RESUMO: O presente estudo analisa o processamento do incidente de desconsideração da personalidade jurídica, previsto de forma expressa e inovadora na Lei 13.105/2015 - Novo Código de Processo Civil.
PALAVRAS-CHAVE: Processamento. Incidente desconsideração da pessoa jurídica. Novo Código de Processo Civil.
ABSTRACT: In the present study, the brazilian incident of disregard of legal entity is analyzed. This legal institute is expressly and innovatively foresee by the law number 13.105/2015 – the New Brazilian Civil Process Code.

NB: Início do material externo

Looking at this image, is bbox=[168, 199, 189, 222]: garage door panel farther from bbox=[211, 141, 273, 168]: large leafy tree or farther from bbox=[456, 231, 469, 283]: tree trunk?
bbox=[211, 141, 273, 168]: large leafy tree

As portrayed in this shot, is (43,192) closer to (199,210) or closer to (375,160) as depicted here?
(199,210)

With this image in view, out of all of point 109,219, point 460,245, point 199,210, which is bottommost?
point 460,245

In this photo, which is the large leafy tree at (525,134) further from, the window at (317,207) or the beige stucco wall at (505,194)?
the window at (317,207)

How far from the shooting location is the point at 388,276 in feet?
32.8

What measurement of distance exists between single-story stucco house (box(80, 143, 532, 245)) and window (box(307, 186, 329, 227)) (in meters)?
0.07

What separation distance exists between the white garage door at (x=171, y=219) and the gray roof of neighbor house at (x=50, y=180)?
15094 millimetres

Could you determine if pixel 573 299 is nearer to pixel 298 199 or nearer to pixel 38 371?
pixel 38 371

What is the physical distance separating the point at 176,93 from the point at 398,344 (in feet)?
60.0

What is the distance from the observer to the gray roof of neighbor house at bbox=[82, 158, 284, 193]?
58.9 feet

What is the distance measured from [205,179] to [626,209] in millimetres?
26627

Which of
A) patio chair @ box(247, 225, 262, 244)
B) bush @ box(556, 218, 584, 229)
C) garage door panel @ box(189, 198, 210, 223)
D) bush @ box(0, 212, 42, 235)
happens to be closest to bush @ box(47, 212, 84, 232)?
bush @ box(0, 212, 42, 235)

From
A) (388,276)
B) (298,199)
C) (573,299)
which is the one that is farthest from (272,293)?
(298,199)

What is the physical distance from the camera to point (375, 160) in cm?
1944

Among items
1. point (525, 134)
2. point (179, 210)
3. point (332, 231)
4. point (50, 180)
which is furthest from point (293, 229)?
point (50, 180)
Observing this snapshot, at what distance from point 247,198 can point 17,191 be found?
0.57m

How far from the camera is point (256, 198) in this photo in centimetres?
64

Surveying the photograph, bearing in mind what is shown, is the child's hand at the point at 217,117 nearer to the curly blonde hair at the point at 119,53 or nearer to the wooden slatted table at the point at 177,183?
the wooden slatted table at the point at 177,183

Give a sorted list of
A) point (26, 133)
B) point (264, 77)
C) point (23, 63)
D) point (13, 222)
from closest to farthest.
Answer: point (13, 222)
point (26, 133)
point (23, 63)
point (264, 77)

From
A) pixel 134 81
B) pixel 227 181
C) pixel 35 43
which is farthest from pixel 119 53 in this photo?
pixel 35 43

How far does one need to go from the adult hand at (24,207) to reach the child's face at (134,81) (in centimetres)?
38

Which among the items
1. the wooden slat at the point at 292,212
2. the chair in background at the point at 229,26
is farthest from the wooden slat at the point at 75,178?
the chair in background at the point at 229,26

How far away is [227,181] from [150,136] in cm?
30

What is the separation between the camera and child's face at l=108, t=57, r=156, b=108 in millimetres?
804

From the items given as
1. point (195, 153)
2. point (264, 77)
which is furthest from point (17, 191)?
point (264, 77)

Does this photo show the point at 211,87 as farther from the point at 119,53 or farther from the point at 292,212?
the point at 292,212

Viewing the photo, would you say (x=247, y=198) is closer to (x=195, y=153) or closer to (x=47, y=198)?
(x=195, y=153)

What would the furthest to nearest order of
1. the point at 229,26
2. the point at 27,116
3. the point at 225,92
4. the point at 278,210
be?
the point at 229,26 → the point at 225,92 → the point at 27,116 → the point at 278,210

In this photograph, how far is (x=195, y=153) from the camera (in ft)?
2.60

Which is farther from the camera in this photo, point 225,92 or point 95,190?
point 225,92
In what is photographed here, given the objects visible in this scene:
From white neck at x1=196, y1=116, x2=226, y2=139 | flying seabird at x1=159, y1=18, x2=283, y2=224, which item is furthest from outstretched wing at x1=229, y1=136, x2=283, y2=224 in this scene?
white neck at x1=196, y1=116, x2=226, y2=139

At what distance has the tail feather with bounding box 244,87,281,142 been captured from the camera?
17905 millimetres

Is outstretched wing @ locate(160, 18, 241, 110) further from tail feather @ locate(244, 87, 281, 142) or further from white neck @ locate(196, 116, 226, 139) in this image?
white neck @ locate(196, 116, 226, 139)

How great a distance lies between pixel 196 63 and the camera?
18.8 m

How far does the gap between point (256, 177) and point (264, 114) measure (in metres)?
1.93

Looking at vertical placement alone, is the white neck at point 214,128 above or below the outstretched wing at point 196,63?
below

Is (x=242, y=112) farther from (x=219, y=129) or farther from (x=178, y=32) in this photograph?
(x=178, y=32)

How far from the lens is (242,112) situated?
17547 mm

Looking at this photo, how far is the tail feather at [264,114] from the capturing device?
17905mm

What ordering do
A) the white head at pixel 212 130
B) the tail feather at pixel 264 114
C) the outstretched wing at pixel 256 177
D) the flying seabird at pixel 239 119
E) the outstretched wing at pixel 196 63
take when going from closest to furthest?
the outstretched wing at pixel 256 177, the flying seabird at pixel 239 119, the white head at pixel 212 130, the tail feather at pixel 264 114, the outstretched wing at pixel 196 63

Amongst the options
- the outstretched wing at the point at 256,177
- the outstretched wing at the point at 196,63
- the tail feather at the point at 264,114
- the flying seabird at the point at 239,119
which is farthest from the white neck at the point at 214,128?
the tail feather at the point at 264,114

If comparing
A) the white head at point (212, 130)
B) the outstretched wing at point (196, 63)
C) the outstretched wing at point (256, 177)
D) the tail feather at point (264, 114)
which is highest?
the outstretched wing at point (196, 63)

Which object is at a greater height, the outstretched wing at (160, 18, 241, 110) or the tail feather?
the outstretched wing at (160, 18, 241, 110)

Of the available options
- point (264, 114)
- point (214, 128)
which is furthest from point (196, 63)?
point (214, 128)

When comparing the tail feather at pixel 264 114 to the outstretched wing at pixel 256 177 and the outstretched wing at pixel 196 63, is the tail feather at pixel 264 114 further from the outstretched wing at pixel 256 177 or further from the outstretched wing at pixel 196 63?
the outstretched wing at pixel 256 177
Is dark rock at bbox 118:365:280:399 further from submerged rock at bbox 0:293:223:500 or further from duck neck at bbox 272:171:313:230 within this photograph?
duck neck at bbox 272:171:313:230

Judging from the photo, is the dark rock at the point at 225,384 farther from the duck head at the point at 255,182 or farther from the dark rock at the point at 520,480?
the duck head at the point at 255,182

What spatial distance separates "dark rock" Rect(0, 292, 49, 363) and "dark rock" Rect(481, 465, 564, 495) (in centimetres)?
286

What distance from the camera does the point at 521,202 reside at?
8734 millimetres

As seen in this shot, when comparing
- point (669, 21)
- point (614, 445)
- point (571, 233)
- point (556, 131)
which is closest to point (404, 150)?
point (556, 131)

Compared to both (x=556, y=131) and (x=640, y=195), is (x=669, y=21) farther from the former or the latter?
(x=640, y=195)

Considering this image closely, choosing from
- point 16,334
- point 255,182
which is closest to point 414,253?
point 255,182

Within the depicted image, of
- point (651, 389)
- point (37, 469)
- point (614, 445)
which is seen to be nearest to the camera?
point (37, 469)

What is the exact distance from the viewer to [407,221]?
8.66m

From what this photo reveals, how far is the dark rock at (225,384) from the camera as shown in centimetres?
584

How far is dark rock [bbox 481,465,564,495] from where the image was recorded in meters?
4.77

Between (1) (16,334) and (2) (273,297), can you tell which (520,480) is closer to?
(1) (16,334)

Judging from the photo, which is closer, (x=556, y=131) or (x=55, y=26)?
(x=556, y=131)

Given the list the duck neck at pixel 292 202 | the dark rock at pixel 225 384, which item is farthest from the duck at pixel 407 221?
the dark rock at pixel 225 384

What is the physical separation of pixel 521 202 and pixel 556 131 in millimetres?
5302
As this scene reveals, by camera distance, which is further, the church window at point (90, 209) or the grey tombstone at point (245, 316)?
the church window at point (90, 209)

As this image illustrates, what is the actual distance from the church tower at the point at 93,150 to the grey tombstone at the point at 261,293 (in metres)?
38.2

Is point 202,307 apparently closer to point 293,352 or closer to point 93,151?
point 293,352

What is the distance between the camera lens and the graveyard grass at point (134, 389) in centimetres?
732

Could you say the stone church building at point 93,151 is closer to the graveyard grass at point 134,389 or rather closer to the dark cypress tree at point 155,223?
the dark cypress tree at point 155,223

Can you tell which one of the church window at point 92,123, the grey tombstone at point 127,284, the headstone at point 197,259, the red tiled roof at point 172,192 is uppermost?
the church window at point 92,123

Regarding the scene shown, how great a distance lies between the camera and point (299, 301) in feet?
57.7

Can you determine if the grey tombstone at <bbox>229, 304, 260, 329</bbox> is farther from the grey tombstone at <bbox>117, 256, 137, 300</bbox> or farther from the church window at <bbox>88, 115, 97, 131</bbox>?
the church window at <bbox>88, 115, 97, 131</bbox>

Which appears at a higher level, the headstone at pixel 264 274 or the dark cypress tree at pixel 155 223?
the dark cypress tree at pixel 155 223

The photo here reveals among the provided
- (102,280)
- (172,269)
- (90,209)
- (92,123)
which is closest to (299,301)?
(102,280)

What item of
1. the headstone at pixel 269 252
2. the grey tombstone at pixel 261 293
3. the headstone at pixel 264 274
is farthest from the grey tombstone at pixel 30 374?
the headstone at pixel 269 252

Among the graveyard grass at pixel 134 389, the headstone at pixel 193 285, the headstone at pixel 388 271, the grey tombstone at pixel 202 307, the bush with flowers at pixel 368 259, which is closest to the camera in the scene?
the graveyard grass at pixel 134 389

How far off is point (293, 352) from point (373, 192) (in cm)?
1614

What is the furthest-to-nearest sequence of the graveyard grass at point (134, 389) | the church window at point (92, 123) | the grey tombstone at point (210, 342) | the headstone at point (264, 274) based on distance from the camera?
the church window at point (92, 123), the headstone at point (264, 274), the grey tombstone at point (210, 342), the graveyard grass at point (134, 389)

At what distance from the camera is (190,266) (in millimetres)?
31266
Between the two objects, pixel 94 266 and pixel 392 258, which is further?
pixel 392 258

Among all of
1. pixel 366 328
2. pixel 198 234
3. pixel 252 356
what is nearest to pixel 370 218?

KEYWORDS: Procedure. Incident of disregard of legal entity. The New Brazilian Civil Process Code.
1. INTRODUÇÃO
A pessoa jurídica surgiu a partir da necessidade, ou da conveniência, de os indivíduos se unirem para realizar atividades que, isoladamente, não conseguiriam atingir. Diante do fato associativo, fenômeno histórico e social, o Direito passou a atribuir personalidade aos agrupamentos de pessoas e/ou de bens, para que pudessem atuar no mundo jurídico com autonomia.
Assim, pode-se conceituar pessoa jurídica como o conjunto de pessoas ou de bens, dotada de personalidade jurídica própria, constituída na forma da lei para a consecução de finalidades comuns. A característica fundamental dos entes morais é, portanto, possuir personalidade e patrimônio distintos de seus membros ou fundadores, de modo que estes, em regra, não respondem com seu patrimônio por obrigações da pessoa jurídica, de acordo com o princípio da autonomia patrimonial.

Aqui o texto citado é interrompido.